No. 7 — The Hotelier, “Goodness.” There’s nothing particularly groundbreaking about “Goodness,” the Hotelier’s third album. But with melodic guitar rock songs as solid as “Settle the Scar” and “End of Reel” — which have a bit of jangle — and amped up tunes with a little punk edge like “Piano Player,” “Soft Animal” and “Two Deliverances,” that’s not an issue. There’s plenty to admire — and enjoy — in the no-frills guitar rock of “Goodness.”
No. 8 — Blood Orange, “Freetown Sound.” The third album from Dev Hynes (formerly known as Lightspeed Champion) as Blood Orange takes on weighty issues about race, homophobia, self worth and feminism, but does so against a musical backdrop that is far more pleasant than the subject matter would suggest. Silky, melodically rich ballads like “I Know,” “Thank You” and “Hands Up” sound like they could be a soundtrack for romance, but deal with thornier struggles. And the occasional uptempo tune (the poppy “Augustine” and “Best to You” and the Prince-ish banger “E.V.P.”) are deceptively peppy. Hynes doesn’t find many answers to the issues he addresses, but he manages to entertain while spurring thought about problems in today’s uncertain times.

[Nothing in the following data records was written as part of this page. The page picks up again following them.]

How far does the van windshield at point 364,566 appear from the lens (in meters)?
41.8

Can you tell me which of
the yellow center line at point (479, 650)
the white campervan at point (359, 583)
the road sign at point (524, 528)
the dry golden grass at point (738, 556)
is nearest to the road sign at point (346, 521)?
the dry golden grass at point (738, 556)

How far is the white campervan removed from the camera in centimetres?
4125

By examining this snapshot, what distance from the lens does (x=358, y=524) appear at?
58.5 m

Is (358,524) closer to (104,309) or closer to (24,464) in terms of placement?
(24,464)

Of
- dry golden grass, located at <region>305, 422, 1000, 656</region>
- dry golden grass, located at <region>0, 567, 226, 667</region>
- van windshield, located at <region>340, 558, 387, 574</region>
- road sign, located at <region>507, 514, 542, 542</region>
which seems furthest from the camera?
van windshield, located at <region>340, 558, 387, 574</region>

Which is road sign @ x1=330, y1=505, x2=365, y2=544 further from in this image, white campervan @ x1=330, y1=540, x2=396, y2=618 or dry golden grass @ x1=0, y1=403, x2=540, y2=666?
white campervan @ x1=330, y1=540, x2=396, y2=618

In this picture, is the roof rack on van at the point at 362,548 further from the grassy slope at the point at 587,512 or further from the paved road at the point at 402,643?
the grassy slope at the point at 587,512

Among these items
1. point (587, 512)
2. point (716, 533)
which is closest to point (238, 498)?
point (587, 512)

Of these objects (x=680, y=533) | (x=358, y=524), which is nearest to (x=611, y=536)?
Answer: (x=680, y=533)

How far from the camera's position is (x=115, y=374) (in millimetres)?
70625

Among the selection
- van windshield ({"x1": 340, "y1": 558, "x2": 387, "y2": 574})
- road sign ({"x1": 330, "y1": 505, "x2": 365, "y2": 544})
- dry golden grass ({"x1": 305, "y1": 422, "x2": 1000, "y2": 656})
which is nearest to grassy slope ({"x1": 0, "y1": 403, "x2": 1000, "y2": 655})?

No. 9 — The Lemon Twigs, “Do Hollywood.” One of the more inventive new acts on the scene, duo Michael D'Addario and Brian D'Addario can sound baroque with the Rufus Wainwright-ish “I Wanna Prove to You” one minute, the new wavey “Baby, Baby” another, and theatrical the next with “These Words," which echoes Queen with its vocal harmonies and grand instrumentation, and "Frank" has a bit of Broadway in its wide-eyed personality. The brothers have zany streaks as well. If the descriptions of the preceding songs don’t suggest that, then try the funhouse frenzy of the song “Haroomata.” What keeps things from crossing the line into novelty territory is the solid songcraft and big hooks the D’Addario brothers bring to the songs. It will be fun to hear where this pair goes from here.
No. 10 — White Lung, “Paradise.” Fronted by Mish Way Barber, White Lung’s frenetic guitar rock makes for a relentless listening experience. But there are enough attention-grabbing riffs and vocal melodies in songs like “Vegas,” “Kiss Me When I Bleed” and “Demented” to make “Paradise” (the group’s fourth album) a blissful album for fans of high-energy rock that splits the difference between punk and metal. Think of Pretty Reckless with a bit more of a pop bent.
Honorable mentions: The Julie Ruin, “Hit Reset”; Thermals, “We Disappear”; Parker Millsap, “The Very Last Day”; Joseph, “I’m Alone, No You’re Not”; Dressy Bessy, “Kingsized”; All Boy All Girl, “Slagroom”; Joyce Manor, “Cody”; Sunflower Bean, “Human Ceremony”; Willie Nile, “World War Willie”; Heliotropes, “Over There”; Pinegrove, “Cardinal.”